_Source material_
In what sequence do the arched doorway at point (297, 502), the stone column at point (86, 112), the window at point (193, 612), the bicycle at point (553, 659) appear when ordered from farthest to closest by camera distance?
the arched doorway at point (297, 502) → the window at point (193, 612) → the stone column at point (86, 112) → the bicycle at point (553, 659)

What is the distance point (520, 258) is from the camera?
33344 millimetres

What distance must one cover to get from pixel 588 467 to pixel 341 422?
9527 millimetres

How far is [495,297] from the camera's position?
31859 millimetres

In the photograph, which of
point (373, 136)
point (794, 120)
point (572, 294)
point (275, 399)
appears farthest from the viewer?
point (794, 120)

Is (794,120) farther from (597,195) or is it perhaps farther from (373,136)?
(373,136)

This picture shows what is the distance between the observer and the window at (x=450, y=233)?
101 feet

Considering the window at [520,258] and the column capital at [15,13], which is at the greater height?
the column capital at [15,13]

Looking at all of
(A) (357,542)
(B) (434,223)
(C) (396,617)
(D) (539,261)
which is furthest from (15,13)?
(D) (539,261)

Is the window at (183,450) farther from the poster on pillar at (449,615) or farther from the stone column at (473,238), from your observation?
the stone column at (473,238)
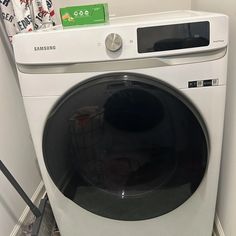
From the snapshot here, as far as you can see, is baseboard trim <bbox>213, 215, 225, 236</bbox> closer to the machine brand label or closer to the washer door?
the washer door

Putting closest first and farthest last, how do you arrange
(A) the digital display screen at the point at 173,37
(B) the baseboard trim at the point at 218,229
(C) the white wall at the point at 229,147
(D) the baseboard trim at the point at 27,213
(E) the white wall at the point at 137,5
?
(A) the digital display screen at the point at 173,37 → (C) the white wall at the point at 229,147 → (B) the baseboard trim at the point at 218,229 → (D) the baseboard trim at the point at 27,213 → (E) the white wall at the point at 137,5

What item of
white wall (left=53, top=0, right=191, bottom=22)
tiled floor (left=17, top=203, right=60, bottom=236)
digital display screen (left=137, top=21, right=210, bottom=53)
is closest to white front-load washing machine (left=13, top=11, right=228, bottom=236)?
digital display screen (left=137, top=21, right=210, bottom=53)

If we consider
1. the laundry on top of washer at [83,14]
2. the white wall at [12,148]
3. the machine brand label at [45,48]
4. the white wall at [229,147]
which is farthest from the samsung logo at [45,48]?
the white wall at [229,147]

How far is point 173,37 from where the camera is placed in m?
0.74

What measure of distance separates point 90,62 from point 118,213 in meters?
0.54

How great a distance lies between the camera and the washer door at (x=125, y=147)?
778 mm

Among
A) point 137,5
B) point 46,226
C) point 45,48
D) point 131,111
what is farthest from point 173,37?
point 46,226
...
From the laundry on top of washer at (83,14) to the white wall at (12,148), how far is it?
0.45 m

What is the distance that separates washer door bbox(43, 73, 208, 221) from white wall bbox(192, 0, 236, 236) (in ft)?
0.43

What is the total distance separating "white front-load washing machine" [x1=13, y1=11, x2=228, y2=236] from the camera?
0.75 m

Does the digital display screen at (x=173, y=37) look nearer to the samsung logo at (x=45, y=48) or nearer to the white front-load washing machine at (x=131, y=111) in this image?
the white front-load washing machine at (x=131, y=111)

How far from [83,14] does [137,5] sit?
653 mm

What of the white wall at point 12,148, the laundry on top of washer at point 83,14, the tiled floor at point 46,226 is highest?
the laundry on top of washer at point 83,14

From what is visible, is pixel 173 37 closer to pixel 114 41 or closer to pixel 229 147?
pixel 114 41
---
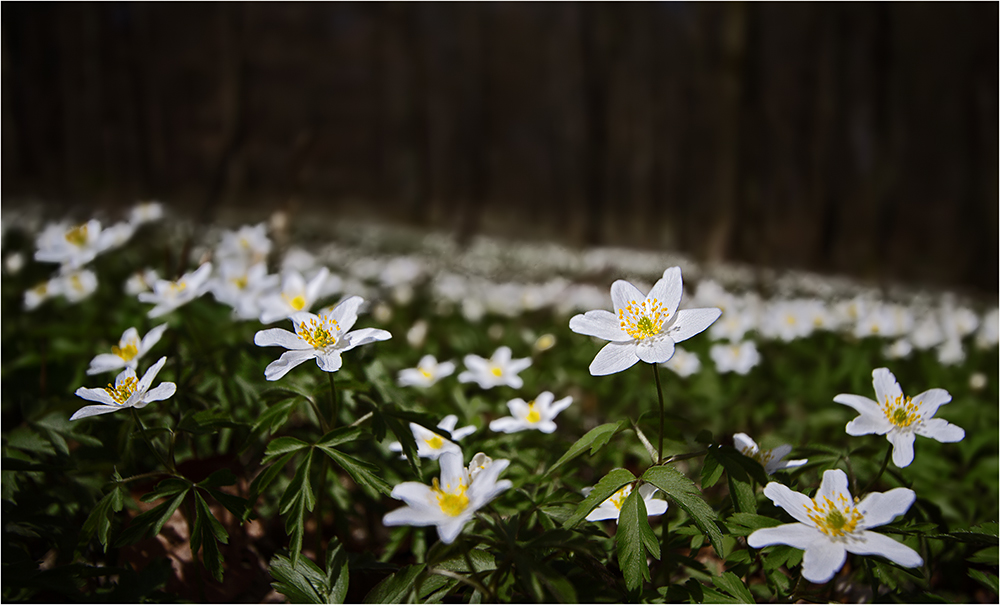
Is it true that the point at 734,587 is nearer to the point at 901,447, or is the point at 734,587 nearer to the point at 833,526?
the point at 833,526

_Exercise directions_
Rewrite the lines starting at the one containing "In what sequence" and ending at the one containing "31859 millimetres", replacing "camera" with "viewer" and leaving everything else unchanged.

_Expected answer_
In what sequence do the arched doorway at point (297, 502), the stone column at point (86, 112), the window at point (193, 612), the bicycle at point (553, 659) appear when ordered from farthest to closest by viewer distance?
the arched doorway at point (297, 502) → the window at point (193, 612) → the stone column at point (86, 112) → the bicycle at point (553, 659)

What is the distance point (520, 258) is from the viewer?
33344 millimetres

What distance must one cover to get from pixel 588 467 to pixel 341 422?
9527 millimetres

How far is [495,297] from the viewer's position?
31859 millimetres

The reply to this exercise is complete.